On the other hand, with a completely free hand, you end up with something like the oft-ridiculed "Media Studies" glut of recent years. (Though in my day, it was Art Students who were the supposed 'free wheelers' through education, and some of the 'soft sciences' fulfill both this and the "we need <foo>!" mentality mentioned above.) Today, I'm sure "doin' somefing wiv compooters" is an attractive option. And though the latter, especially, might cause me problems as they're invading my chosen field and reducing my own opportunities, I must clarify that I'm not suggesting that the fields themselves, or even a majority of the students in them, are 'easy option, back-of-the-cereal-box' in any way, just a distillation of the perceptions that can be made (and often spouted by everyone from left-wing comedians to right wing media).
Also, insert whatever job-types you feel like in there, though. Engineers/Nurses/Teachers was just an example, and probably in no way connected to reality.

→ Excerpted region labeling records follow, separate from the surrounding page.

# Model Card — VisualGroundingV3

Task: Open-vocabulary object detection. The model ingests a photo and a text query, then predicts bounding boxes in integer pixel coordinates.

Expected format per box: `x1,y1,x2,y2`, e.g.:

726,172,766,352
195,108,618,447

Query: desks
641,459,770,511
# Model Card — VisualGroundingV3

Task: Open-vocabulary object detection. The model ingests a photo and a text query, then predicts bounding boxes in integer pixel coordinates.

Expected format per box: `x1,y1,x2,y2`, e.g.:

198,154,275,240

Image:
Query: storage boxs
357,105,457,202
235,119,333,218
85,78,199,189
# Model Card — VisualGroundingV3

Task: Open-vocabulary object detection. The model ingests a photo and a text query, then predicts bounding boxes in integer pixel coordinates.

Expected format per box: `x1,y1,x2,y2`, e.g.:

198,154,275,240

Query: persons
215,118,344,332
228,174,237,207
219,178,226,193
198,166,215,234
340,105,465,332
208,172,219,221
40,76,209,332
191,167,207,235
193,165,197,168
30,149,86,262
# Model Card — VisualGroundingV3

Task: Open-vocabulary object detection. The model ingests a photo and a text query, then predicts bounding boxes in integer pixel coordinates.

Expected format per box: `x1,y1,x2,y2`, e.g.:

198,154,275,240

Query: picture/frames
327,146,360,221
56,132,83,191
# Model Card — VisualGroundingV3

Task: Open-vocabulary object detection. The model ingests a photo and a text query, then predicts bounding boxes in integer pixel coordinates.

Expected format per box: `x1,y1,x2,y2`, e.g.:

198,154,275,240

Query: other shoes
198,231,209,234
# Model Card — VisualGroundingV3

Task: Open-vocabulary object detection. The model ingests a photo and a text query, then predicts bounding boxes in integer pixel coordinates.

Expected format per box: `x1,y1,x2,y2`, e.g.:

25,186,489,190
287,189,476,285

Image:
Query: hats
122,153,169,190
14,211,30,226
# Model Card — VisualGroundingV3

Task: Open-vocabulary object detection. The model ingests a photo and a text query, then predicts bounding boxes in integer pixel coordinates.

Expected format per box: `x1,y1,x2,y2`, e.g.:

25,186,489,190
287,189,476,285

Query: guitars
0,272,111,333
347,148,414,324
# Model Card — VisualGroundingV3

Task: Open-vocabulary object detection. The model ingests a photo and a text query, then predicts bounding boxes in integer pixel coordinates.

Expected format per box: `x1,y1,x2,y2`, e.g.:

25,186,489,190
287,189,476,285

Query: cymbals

So. Solutions? I'd go down the road of a hybrid Apprenticeship scheme. Make it so that companies can (with appropriate support and guarantees, especially in the case of smaller businesses) commit to taking on an unqualified person direct from leaving compulsory education (who passes some appropriate aptitude tests, and expresses a genuine interest in the role) and allow company and apprentice to 'invest' time in each other. And it should be open to all businesses, from silversmithing to funereal services, from architecture to... well, computer support.
I suppose you could tweak it a little to try to encourage a little bit of new-blood (hopefully not literealy, remembering H&S at all times) into industries such as farming, where the average ages severely need to rebalanced by a slew of keen youngsters, but supply and demand (though not in a capitalistic manner) ought to be able to help that balanced[1] without forcing unwilling youngsters into fields, or forcing the adoption of unsuitable candidates from the company's POV. If I'm not sounding a little Utopian in my all-too-briefly sketched ideas.
[1] As a caveat, I do acknowledge that if an industry (like farming or 'Little Mester'-style metalworking workshops) gets below a certain level of existing presence, this reduces the number of potential placements to below the usually viable degree, even if you allow doubling-up on apprenticeships and can somehow support that. I have a few ideas about what to do about that (e.g. the way that stone-masonry and other largely extinct arts are 'rediscovered' and reinvigorated by medieval cathedrals who gather together what experts there are in the field and build a team to re-learn and implement anew the old skills in an authentic manner, with both practical artisans and academic eyes involved), but they would need to be finessed a little to be actually workable. OTOH, at the top-end, apprenticeship opportunities in some bloated field (e.g. call centres) would be proportionately less than the current workforce, and might even be exempt/overlooked given the nature of the in-the-job-training that's already carried out.